>>>>>
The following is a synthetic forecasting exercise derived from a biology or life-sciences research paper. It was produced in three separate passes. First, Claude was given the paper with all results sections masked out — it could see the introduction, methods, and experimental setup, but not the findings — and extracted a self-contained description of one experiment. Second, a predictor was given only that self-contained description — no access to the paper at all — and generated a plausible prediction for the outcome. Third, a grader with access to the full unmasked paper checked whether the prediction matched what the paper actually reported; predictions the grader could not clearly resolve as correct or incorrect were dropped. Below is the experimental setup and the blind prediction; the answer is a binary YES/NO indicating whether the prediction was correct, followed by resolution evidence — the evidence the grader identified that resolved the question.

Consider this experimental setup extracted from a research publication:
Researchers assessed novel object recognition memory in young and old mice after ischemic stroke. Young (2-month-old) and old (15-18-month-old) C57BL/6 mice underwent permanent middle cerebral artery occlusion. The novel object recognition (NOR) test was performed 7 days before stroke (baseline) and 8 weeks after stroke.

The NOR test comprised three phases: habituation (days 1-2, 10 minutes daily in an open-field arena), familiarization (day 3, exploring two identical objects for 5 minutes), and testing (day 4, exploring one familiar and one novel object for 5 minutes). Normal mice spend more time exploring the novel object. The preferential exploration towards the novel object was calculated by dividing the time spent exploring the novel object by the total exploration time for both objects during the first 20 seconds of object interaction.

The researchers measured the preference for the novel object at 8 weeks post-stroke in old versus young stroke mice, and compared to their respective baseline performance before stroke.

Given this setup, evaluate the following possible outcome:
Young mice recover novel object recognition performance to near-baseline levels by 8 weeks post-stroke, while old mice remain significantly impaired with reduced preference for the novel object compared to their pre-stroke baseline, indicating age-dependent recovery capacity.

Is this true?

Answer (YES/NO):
<<<<<
> **Exercise goal**: Repeat the whole listing above, word for word.

> **Answer below**:
The following is a synthetic forecasting exercise derived from a biology or life-sciences research paper. It was produced in three separate passes. First, Claude was given the paper with all results sections masked out — it could see the introduction, methods, and experimental setup, but not the findings — and extracted a self-contained description of one experiment. Second, a predictor was given only that self-contained description — no access to the paper at all — and generated a plausible prediction for the outcome. Third, a grader with access to the full unmasked paper checked whether the prediction matched what the paper actually reported; predictions the grader could not clearly resolve as correct or incorrect were dropped. Below is the experimental setup and the blind prediction; the answer is a binary YES/NO indicating whether the prediction was correct, followed by resolution evidence — the evidence the grader identified that resolved the question.

Consider this experimental setup extracted from a research publication:
Researchers assessed novel object recognition memory in young and old mice after ischemic stroke. Young (2-month-old) and old (15-18-month-old) C57BL/6 mice underwent permanent middle cerebral artery occlusion. The novel object recognition (NOR) test was performed 7 days before stroke (baseline) and 8 weeks after stroke.

The NOR test comprised three phases: habituation (days 1-2, 10 minutes daily in an open-field arena), familiarization (day 3, exploring two identical objects for 5 minutes), and testing (day 4, exploring one familiar and one novel object for 5 minutes). Normal mice spend more time exploring the novel object. The preferential exploration towards the novel object was calculated by dividing the time spent exploring the novel object by the total exploration time for both objects during the first 20 seconds of object interaction.

The researchers measured the preference for the novel object at 8 weeks post-stroke in old versus young stroke mice, and compared to their respective baseline performance before stroke.

Given this setup, evaluate the following possible outcome:
Young mice recover novel object recognition performance to near-baseline levels by 8 weeks post-stroke, while old mice remain significantly impaired with reduced preference for the novel object compared to their pre-stroke baseline, indicating age-dependent recovery capacity.

Is this true?

Answer (YES/NO):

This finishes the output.